• Exercise set
[1] In the message on renaming the program, reproduce everything from "I mostly agree" down to "bit different circumstance.".
[2] Render this sentence from the message on renaming the program into Spanish: "I really hope this is in the plan, by the way."

• Excerpted text
[Start of Attachment]
I mostly agree with David Pirotte here. For a program, it is not always 
relevant what it is implemented in except if it is meant to go with several 
other programs (say it is part of a framework). Now, for an all new program, 
mentioning what it is implemented in in the name is a reasonable choice. 
Changing the name of a program to do it is a bit different circumstance.

However, there is a major catch in this situation. Christian Brunello mentioned 
in the first email, if I read it correctly, that there are plans and intentions 
to extend it beyond just fdisk. Then renaming to something like [something] 
diskutils makes a lot of sense. If it is just a bunch of programs we get back 
to the argument earlier about including guile in the name or not. However, if 
those plans for extension include libraries and/or packages for use by other 
3rd party programs, then the implementation possibly matters a lot. If this is 
part of the plan, then Guile Diskutils is a fairly reasonable name in my 
opinion. I really hope this is in the plan, by the way. There are a lot of 
interesting things that could lead to.
[End of Attachment]
• Material supplied
[Start of Attachment]
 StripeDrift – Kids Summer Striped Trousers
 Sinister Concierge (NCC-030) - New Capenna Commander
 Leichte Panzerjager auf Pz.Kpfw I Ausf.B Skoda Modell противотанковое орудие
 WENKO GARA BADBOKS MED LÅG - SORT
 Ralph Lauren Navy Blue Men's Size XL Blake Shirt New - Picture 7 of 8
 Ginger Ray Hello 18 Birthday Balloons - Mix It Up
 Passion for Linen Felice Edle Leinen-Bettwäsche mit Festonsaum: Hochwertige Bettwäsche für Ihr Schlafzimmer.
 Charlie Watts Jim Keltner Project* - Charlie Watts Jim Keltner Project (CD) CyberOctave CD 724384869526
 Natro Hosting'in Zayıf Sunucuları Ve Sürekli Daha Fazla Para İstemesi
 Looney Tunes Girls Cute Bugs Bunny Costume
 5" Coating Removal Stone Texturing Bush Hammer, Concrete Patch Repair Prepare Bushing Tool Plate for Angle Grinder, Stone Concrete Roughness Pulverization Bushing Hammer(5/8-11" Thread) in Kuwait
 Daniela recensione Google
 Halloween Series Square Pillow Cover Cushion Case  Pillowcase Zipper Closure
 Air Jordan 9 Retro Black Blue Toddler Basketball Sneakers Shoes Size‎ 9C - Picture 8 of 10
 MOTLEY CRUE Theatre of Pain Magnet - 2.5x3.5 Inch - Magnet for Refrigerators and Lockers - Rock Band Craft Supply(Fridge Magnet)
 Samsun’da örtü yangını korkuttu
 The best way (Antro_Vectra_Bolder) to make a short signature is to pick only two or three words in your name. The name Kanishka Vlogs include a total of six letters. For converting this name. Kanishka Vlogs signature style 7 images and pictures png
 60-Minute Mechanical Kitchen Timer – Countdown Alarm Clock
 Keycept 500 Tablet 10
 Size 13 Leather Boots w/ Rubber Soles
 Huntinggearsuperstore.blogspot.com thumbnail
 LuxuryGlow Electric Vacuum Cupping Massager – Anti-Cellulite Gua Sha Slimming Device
[End of Attachment]
• List of solutions
[1]
I mostly agree with David Pirotte here. For a program, it is not always 
relevant what it is implemented in except if it is meant to go with several 
other programs (say it is part of a framework). Now, for an all new program, 
mentioning what it is implemented in in the name is a reasonable choice. 
Changing the name of a program to do it is a bit different circumstance.

[2] Por cierto, realmente espero que esto esté en el plan.